──────── DATA FOR THE TASK

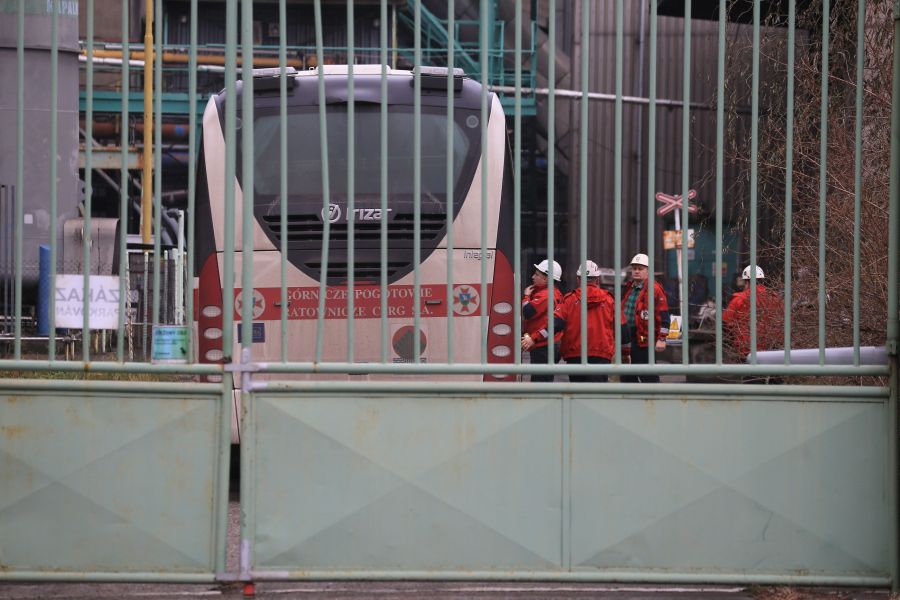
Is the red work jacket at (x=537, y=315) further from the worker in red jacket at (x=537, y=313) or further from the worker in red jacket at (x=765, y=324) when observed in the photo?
the worker in red jacket at (x=765, y=324)

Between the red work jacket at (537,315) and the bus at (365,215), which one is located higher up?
the bus at (365,215)

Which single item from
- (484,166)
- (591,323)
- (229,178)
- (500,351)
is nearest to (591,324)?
(591,323)

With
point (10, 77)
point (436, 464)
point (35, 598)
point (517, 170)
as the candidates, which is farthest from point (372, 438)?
point (10, 77)

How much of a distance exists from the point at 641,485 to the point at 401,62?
23.5 meters

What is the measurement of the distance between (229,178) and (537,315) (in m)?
5.30

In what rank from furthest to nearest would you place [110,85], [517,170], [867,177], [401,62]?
[401,62], [110,85], [867,177], [517,170]

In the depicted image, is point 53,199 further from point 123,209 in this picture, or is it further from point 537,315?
point 537,315

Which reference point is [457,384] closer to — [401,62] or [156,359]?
[156,359]

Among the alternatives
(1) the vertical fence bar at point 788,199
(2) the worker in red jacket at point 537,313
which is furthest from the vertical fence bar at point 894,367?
(2) the worker in red jacket at point 537,313

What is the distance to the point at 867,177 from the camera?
8219mm

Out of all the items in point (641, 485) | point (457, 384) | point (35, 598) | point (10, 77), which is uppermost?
point (10, 77)

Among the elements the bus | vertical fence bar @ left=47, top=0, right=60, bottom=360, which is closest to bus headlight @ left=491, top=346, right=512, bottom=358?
the bus

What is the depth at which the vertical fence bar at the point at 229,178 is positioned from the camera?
509 cm

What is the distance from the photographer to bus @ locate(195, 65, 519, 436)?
6.81m
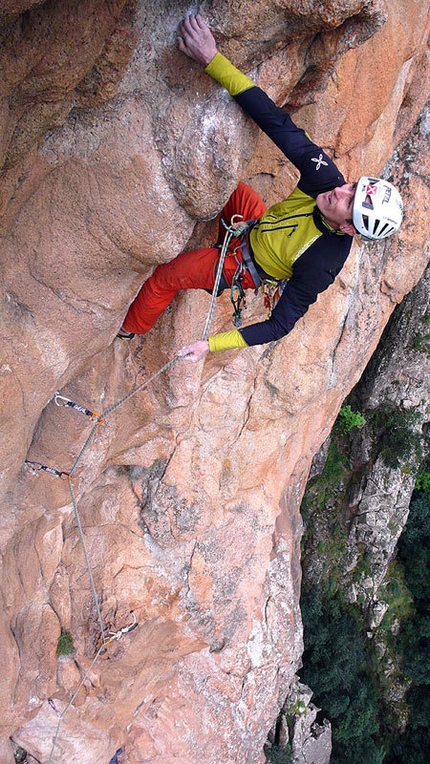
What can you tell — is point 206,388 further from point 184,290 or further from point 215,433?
point 184,290

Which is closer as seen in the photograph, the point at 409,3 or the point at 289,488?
the point at 409,3

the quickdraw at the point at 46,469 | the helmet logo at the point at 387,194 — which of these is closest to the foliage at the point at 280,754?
the quickdraw at the point at 46,469

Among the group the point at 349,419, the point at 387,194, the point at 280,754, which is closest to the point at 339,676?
the point at 280,754

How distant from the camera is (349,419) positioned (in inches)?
433

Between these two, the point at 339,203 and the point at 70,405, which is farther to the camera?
the point at 70,405

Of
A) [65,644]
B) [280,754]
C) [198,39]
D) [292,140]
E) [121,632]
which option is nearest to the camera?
[198,39]

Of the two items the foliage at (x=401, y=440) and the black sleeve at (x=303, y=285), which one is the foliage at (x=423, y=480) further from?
the black sleeve at (x=303, y=285)

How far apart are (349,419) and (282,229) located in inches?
309

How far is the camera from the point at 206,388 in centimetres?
617

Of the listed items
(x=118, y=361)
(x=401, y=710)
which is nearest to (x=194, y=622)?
(x=118, y=361)

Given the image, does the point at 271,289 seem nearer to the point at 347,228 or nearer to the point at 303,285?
the point at 303,285

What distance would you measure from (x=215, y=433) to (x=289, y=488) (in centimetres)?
255

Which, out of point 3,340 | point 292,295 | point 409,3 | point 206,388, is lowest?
point 206,388

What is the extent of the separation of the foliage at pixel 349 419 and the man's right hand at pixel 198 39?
28.7 ft
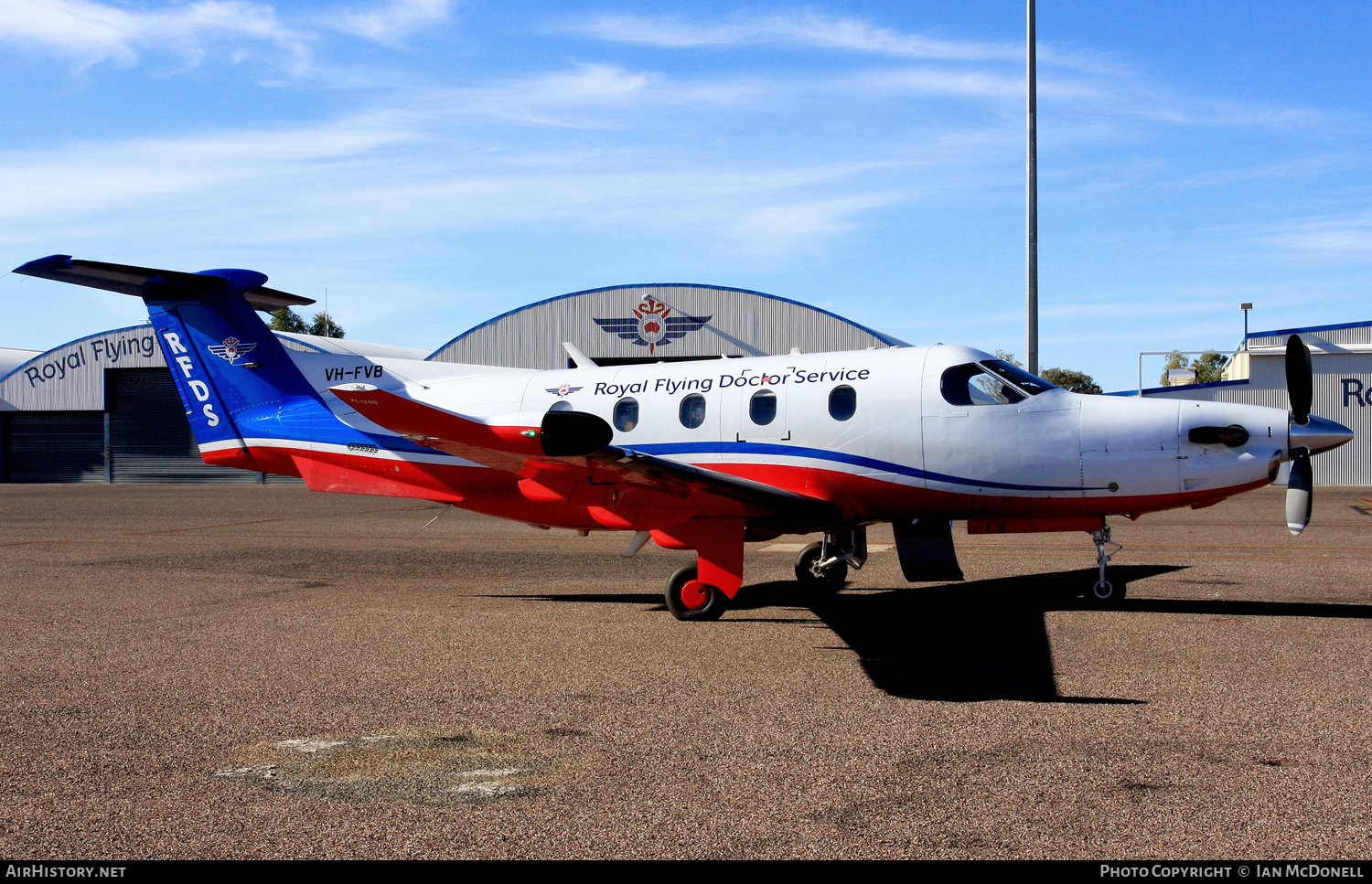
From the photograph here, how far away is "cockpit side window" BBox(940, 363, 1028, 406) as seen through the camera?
10.8 m

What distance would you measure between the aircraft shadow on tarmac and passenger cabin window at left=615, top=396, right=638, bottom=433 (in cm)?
220

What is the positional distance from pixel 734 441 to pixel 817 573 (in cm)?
254

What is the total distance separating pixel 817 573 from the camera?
43.4 ft

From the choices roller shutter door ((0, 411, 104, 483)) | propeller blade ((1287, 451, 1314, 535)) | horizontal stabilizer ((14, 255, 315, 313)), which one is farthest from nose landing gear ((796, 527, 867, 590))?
roller shutter door ((0, 411, 104, 483))

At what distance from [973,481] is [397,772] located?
7.13 meters

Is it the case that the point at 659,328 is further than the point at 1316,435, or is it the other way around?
the point at 659,328

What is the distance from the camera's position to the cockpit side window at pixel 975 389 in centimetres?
1082

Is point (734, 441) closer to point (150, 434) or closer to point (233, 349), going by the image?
point (233, 349)

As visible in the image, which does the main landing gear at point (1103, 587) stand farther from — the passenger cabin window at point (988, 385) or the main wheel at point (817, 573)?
the main wheel at point (817, 573)

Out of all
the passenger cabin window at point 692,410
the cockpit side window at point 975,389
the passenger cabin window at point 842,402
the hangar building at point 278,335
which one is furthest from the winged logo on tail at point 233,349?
the hangar building at point 278,335

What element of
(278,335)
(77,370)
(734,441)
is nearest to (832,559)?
(734,441)

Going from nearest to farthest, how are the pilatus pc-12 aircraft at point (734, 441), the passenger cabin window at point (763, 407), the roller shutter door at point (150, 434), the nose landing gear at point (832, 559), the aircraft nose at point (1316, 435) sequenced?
the aircraft nose at point (1316, 435)
the pilatus pc-12 aircraft at point (734, 441)
the passenger cabin window at point (763, 407)
the nose landing gear at point (832, 559)
the roller shutter door at point (150, 434)

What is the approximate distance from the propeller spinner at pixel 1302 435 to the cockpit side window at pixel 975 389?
2.66 m
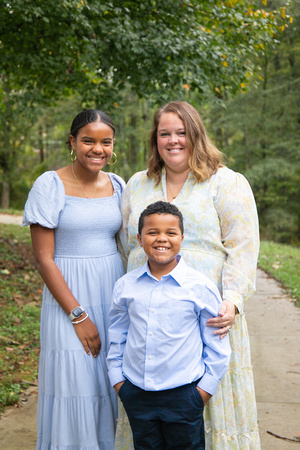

────────────────

[REQUEST]: Gather every line from the records above that contains the word "aircraft".

[THE COMPLETED TASK]:
What distance would you measure between the aircraft shadow on tarmac and passenger cabin window at left=615, top=396, right=638, bottom=433 (in cm)?
Going from nearest to farthest, how are the pilatus pc-12 aircraft at point (734, 441), the passenger cabin window at point (763, 407), the roller shutter door at point (150, 434), the nose landing gear at point (832, 559), the aircraft nose at point (1316, 435) sequenced?
the aircraft nose at point (1316, 435)
the pilatus pc-12 aircraft at point (734, 441)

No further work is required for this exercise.